* [The task]
Write out all of the data exactly as it appears.

┄┄┄┄┄┄

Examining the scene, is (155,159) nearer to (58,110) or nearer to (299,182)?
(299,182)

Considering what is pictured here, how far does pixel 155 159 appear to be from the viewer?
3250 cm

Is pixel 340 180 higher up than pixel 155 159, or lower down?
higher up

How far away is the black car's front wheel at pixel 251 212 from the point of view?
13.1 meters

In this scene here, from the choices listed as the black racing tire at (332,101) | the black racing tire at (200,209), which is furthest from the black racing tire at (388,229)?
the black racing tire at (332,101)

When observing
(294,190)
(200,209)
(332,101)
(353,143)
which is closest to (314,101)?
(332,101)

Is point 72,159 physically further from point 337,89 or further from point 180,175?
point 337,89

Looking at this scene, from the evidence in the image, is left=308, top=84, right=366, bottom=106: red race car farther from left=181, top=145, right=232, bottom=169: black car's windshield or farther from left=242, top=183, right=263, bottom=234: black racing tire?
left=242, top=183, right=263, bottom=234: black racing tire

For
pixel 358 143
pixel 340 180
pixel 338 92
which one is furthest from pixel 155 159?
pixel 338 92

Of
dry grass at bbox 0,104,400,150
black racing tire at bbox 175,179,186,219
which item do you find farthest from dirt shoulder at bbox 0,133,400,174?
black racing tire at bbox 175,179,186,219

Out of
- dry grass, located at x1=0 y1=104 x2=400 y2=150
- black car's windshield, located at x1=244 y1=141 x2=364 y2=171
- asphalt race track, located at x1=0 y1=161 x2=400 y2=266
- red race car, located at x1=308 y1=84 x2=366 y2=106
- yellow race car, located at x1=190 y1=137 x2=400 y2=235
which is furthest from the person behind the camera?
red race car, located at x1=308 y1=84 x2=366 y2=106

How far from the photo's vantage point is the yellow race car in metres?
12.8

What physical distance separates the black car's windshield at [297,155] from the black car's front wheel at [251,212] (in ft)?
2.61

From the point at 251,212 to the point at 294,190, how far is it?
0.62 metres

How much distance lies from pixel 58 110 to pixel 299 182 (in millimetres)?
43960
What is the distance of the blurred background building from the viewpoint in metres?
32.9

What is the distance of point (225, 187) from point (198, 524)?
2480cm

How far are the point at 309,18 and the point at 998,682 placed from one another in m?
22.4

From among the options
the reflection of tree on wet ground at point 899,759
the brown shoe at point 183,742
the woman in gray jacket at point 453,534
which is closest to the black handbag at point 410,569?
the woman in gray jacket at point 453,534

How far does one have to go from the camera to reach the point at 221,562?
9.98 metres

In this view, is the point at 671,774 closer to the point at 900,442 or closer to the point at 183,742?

┄┄┄┄┄┄

* [Exercise result]
Examining the scene, is (155,159) nearer to (58,110) or nearer to (299,182)?
(299,182)

Considering what is pictured here, how far does pixel 155 159 appear to be from the viewer?
3250 cm

Is pixel 340 180 higher up than pixel 155 159, or lower down?
higher up

How far away is the black car's front wheel at pixel 251 212 from the point of view?
13.1 meters

In this scene here, from the choices listed as the black racing tire at (332,101) | the black racing tire at (200,209), which is furthest from the black racing tire at (388,229)?
the black racing tire at (332,101)

When observing
(294,190)
(200,209)
(332,101)
(353,143)
which is closest to (314,101)?
(332,101)

Is point 72,159 physically further from point 337,89 or further from point 180,175?
point 337,89

Looking at this scene, from the evidence in the image, is left=308, top=84, right=366, bottom=106: red race car farther from left=181, top=145, right=232, bottom=169: black car's windshield or farther from left=242, top=183, right=263, bottom=234: black racing tire?
left=242, top=183, right=263, bottom=234: black racing tire

For
pixel 358 143
pixel 340 180
pixel 338 92
which one is furthest from pixel 155 159?
pixel 338 92

Of
dry grass at bbox 0,104,400,150
black racing tire at bbox 175,179,186,219
which item do you find farthest from dirt shoulder at bbox 0,133,400,174?
black racing tire at bbox 175,179,186,219

Out of
- dry grass, located at x1=0 y1=104 x2=400 y2=150
- black car's windshield, located at x1=244 y1=141 x2=364 y2=171
- asphalt race track, located at x1=0 y1=161 x2=400 y2=266
- red race car, located at x1=308 y1=84 x2=366 y2=106
- yellow race car, located at x1=190 y1=137 x2=400 y2=235
which is furthest from the person behind the camera?
red race car, located at x1=308 y1=84 x2=366 y2=106

How far from the photo's vantage point is the yellow race car in metres?
12.8

What physical distance separates the black car's windshield at [297,155] from the black car's front wheel at [251,212] (in ft)?
2.61

From the point at 251,212 to the point at 294,190, how far is it?
0.62 metres

How much distance lies from pixel 58 110 to pixel 299 182 (in millimetres)?
43960
What is the distance of the blurred background building from the viewpoint in metres?
32.9

What is the distance of point (225, 187) from point (198, 524)?
2480cm

How far are the point at 309,18 and the point at 998,682 placed from one another in m?
22.4

From among the options
the reflection of tree on wet ground at point 899,759
the brown shoe at point 183,742
the woman in gray jacket at point 453,534
which is closest to the black handbag at point 410,569?
the woman in gray jacket at point 453,534

How far does one have to go from the camera to reach the point at 221,562?
9.98 metres

In this view, is the point at 671,774 closer to the point at 900,442 or closer to the point at 183,742?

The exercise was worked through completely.